WORK INSTRUCTIONS:
A – Quote the passage on running and airborne coronavirus word for word, between "Should you worry" and "it settles down.", inclusive.
B – Write the next part of the passage on running and airborne coronavirus, picking up after its final sentence.

GIVEN TEXT:

'''

Should you worry about running in suburban areas?…
To some extent anyway.
This virus is infinitesimally small and it’s airborne. When something is airborne it basically means that it can float around in the air for a little bit – It doesn’t mean it floats around definitely. It doesn’t operate like an air molecule – Eventually it settles down.
So, think of it like a dust particle – When you go into a room with the light shining the right way through the window you can see all those dust particles floating around and eventually go down to the ground. The bigger and heavier the particle, the faster they settle out. The smaller and lighter they are, the more likely they are to be whisked around by air currents.
We know coronavirus is airborne – influenza is also airborne – but to what degree is it airborne? And to what degree is it contagious?
If I’m breathing, and let’s say I’m breathing out virus particles, and the particles aren’t contained in water droplets. What’s the concentration of what I’m breathing out? Is it one part per million? One part per billion? We don’t know the answer, and it would vary from person to person depending on their viral load.
And, if you’re outside and running, you have to ask: Of all the particles in the air at any given time, what percentage of those are coronavirus? My guess is it’s an astronomically small percentage.
So if you’re running and there are people in your urban area that are breathing out coronavirus, given all the environmental conditions, the chance of you breathing in coronavirus is small.

'''

DATASET EXTRACT:
'''

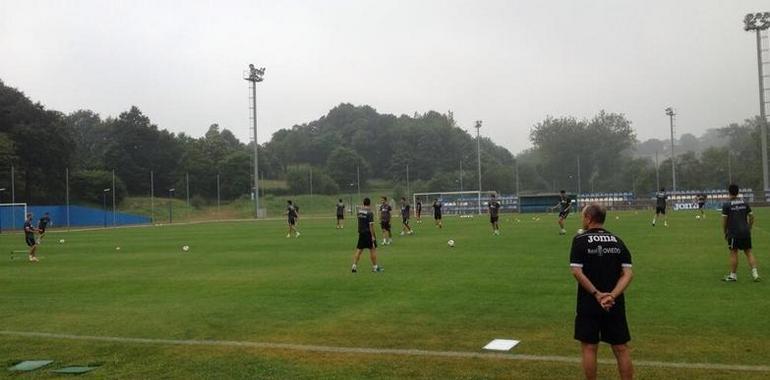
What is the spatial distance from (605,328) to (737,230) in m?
8.90

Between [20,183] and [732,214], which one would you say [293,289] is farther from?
[20,183]

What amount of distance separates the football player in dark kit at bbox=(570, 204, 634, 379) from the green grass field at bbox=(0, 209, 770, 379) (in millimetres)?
1104

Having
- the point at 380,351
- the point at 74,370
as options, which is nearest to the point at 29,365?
the point at 74,370

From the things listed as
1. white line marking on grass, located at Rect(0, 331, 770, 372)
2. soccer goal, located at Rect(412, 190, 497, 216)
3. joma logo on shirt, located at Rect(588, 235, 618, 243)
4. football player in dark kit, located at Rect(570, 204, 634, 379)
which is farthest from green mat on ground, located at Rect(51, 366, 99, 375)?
soccer goal, located at Rect(412, 190, 497, 216)

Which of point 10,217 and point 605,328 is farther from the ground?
point 10,217

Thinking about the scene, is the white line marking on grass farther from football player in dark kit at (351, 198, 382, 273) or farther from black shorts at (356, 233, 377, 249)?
black shorts at (356, 233, 377, 249)

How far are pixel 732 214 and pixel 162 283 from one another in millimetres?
12835

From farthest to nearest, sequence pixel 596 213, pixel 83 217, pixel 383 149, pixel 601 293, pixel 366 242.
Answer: pixel 383 149 → pixel 83 217 → pixel 366 242 → pixel 596 213 → pixel 601 293

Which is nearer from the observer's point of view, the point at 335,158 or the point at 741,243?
the point at 741,243

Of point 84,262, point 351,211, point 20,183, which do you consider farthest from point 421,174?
point 84,262

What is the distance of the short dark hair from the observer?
6.26 metres

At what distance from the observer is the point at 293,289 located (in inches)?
553

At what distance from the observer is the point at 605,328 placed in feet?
20.1

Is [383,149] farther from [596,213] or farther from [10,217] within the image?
[596,213]
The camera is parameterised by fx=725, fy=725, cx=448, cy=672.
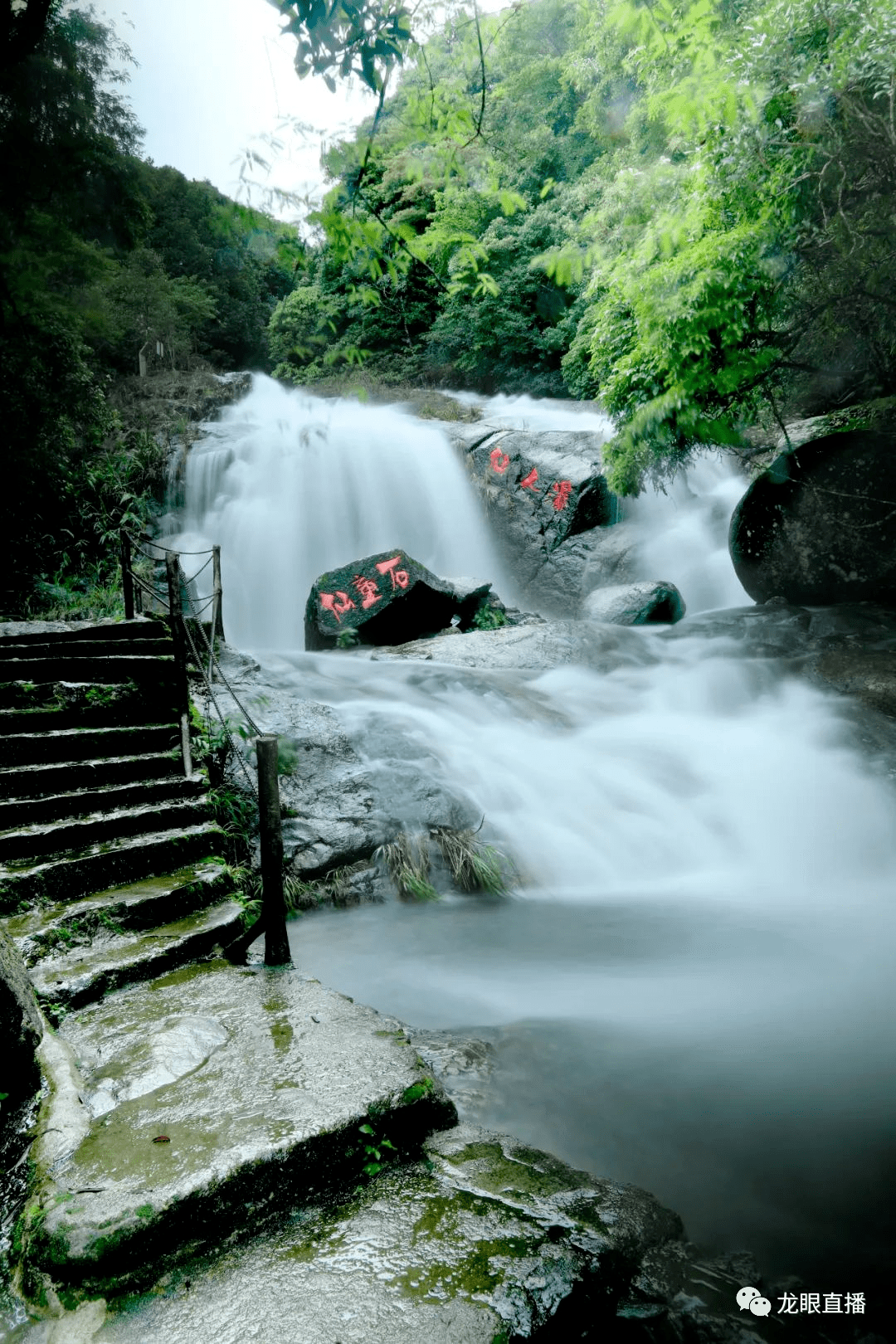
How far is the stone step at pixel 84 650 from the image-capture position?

'''

RESULTS:
A –
Should you worry about running in suburban areas?…
To some extent anyway.
This virus is infinitesimally small and it’s airborne. When something is airborne it basically means that it can float around in the air for a little bit – It doesn’t mean it floats around definitely. It doesn’t operate like an air molecule – Eventually it settles down.

B –
There is, of course, a really good chance that everybody on this entire planet is going to be exposed to coronavirus in the reasonably near future. The best thing to do would be to get the smallest amount possible just to show your immune system what it is so you can develop an immune response to it (without having to get really sick.)
So, my answer to the question is YES and NO.
Are you more likely to be exposed to the virus if you’re running in an urban environment. The answer is YES.
Is that necessarily a bad thing? Well, if you’re healthy and fairly young, you shouldn’t be too worried about getting exposed.
To that, I would still thank that airborne transmissions are probably not nearly as high as if you’re touching things and touching your eyes and nose or on the receiving end of someone’s sneezing and coughing.
This supposition was proven by the cruise ship – I believe there were 3500 people on board, and only 700 people got infected. They were all exchanging air with each other for a really long time. If airborne transmission was a huge part the overall transmission, you’d expect almost everybody on that ship to get sick.